[TEXT TO READ]
It was a desperate cry for help, and I felt like one of those people Chesterton described. I was numbed with the raw shock of this. And there was a certain air of embarrasement in the room (much as Chesterton describes), and it seemed that there was nothing immediate that the Ministers could do either.

I hope that one of them met her afterwards, or at any rate is trying to chase up the problem. It is certainly the same kind of issue highlighted by the children’s commissioner when she was talking about children and poor housing conditions. K should certainly contact her. But there are lots of people like K, and it is only occasionally that we hear the cries for help expressed in such a visceral way. To give them credit, not one of them came out with the political mantra of not being able to discuss individual cases.

Meanwhile, the States of Jersey Development Company are building luxury properties, some of which have already been sold for investment on the waterfront, despite there being a desperate need for more social housing

Henry Mayhew collected and published around 1865 a book entitled “London Labour and the London Poor” . He is one of the great often forgotten social reforming pioneers, but he will always be one of my political heroes.

[STATED GOAL 1]
In the passage on housing need, why does the writer think K should contact the children's commissioner?
[STATED GOAL 2]
Please extract from the passage on housing need the part that opens with the words containing "Henry Mayhew collected" and closes with "my political heroes.".

[DATA SECTION]
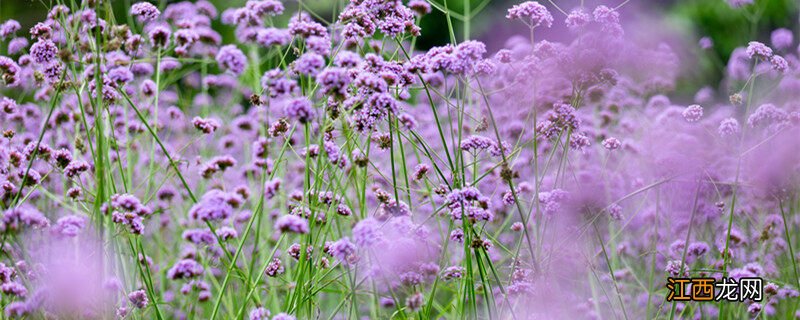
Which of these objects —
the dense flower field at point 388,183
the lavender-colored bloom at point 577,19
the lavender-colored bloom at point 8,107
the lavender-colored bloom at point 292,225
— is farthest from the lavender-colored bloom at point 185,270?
the lavender-colored bloom at point 577,19

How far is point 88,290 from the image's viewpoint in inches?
69.4

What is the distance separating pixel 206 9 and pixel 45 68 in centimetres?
160

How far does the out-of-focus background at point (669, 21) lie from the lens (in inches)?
210

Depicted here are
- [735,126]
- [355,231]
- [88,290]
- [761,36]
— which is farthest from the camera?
[761,36]

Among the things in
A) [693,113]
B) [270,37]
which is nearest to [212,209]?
[270,37]

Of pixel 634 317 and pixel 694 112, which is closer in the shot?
pixel 694 112

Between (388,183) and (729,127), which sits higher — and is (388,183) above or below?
below

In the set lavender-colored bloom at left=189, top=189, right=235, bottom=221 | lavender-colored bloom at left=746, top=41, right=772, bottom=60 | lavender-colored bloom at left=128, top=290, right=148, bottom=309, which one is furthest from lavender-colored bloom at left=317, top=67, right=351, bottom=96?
lavender-colored bloom at left=746, top=41, right=772, bottom=60

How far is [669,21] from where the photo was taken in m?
6.04

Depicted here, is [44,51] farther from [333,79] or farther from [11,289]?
[333,79]

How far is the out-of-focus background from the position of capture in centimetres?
534

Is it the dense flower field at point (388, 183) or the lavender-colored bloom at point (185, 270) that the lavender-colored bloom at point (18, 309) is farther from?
the lavender-colored bloom at point (185, 270)

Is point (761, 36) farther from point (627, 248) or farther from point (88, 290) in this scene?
point (88, 290)

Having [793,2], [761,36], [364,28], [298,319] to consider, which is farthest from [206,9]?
[793,2]
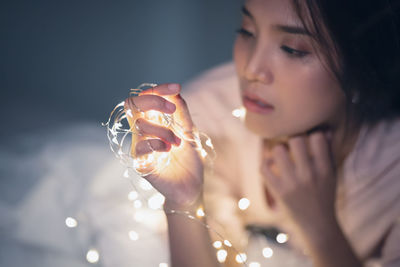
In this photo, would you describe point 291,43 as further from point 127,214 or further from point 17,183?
point 17,183

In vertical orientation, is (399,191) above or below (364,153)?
below

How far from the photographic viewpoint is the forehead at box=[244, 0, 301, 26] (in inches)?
34.7

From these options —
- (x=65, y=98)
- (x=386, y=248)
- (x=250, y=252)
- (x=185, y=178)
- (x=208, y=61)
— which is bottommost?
(x=386, y=248)

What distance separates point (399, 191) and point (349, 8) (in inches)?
24.0

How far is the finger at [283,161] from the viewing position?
1.27 metres

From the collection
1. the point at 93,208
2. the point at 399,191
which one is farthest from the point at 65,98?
the point at 399,191

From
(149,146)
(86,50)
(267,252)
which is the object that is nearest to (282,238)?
(267,252)

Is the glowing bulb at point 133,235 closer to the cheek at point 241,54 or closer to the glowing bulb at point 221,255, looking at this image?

[CORRECT ANSWER 1]
K's problem is the same kind of issue the children's commissioner highlighted when she talked about children and poor housing conditions.

[CORRECT ANSWER 2]
Henry Mayhew collected and published around 1865 a book entitled “London Labour and the London Poor” . He is one of the great often forgotten social reforming pioneers, but he will always be one of my political heroes.